Evangelio de Juan 3, 14-21
En aquel
tiempo, dijo Jesús a Nicodemo: “Lo mismo que Moisés elevó la serpiente en el
desierto, así tiene que ser elevado el Hijo del Hombre, para que todo el que
cree en él tenga vida eterna. Tanto amó Dios al mundo, que entregó a su Hijo
único, para que no perezca ninguno de los que creen en él, sino que tengan vida
eterna. Porque Dios no mandó a su Hijo al mundo para condenar al mundo, sino
para que el mundo se salve por él. El que cree en él, no será condenado; el que
no cree, ya está condenado, porque no ha creído en el nombre del Hijo único de
Dios. Ésta es la causa de la condenación: que la luz vino al mundo, y los
hombres prefirieron la tiniebla a la luz, porque sus obras eran malas. Pues
todo el que obra perversamente detesta la luz, y no se acerca a la luz, para no
verse acusado por sus obras. En cambio, el que realiza la verdad se acerca a la
luz, para que se vea que sus obras están hechas según Dios”.

::::

◆ **Tareas y ejercicios**:
(A) Resume el fragmento en dos oraciones.
(B) Según el fragmento, ¿qué elevó Moisés en el desierto?
Las filas no intervienen en ninguna de estas tareas.

Entradas de datos guardadas:

::::

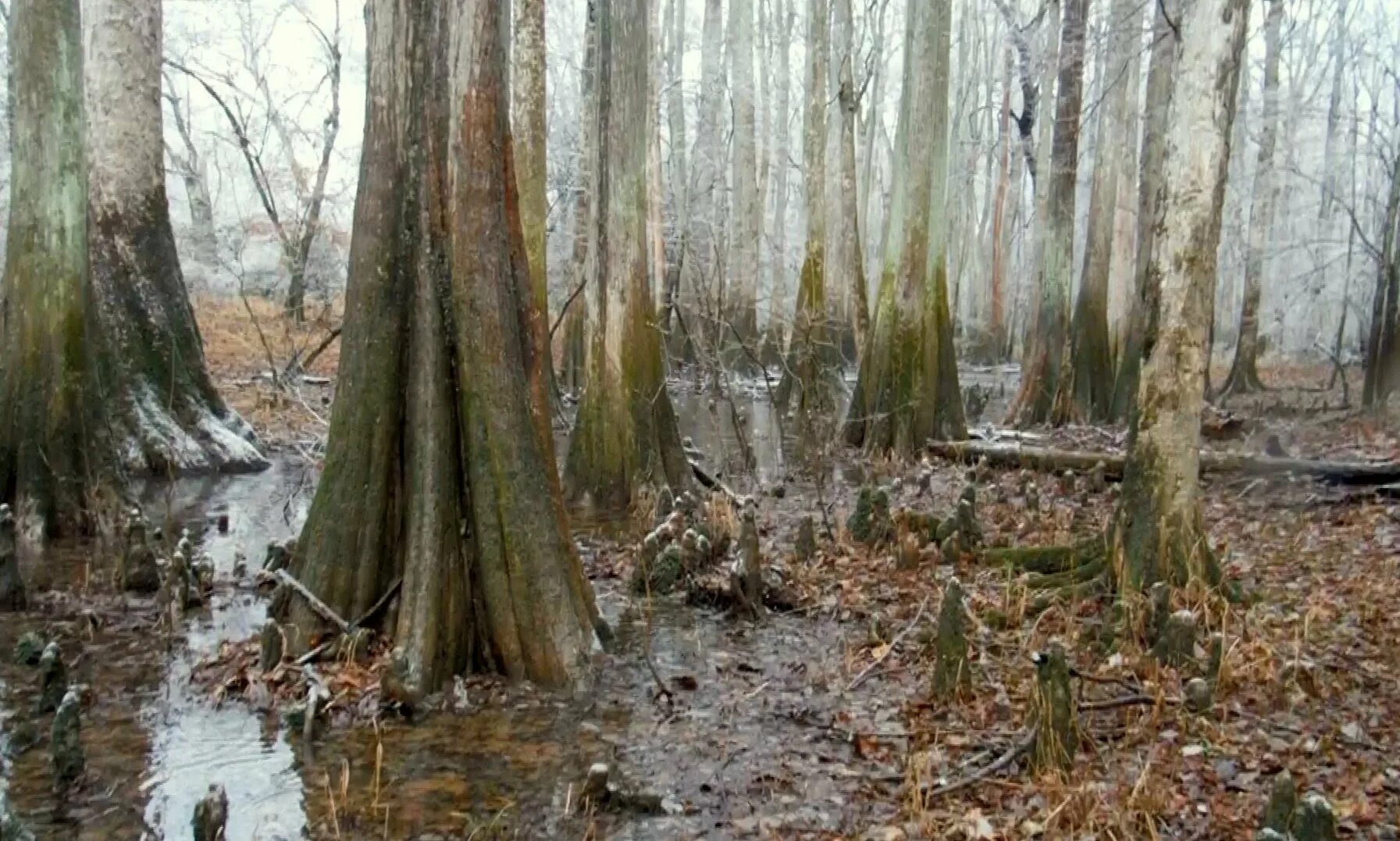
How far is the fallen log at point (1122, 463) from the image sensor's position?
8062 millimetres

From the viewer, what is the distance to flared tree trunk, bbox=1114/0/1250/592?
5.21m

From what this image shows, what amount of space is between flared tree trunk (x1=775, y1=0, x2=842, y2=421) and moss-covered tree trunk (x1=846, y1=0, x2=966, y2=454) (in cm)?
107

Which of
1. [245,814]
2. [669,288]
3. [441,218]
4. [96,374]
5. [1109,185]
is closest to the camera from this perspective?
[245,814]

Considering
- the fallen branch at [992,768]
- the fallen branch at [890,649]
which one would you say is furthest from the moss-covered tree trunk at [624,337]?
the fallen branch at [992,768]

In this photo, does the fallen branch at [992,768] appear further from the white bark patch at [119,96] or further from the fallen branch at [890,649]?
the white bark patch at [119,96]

::::

◆ **Respuestas**:
(A) Jesús le dice a Nicodemo que, así como Moisés elevó la serpiente en el desierto, el Hijo del Hombre tiene que ser elevado para que todo el que cree en él tenga vida eterna, pues Dios entregó a su Hijo único no para condenar al mundo, sino para que se salve por él. La causa de la condenación es que la luz vino al mundo y los hombres prefirieron la tiniebla porque sus obras eran malas, mientras que el que realiza la verdad se acerca a la luz.

(B) La serpiente.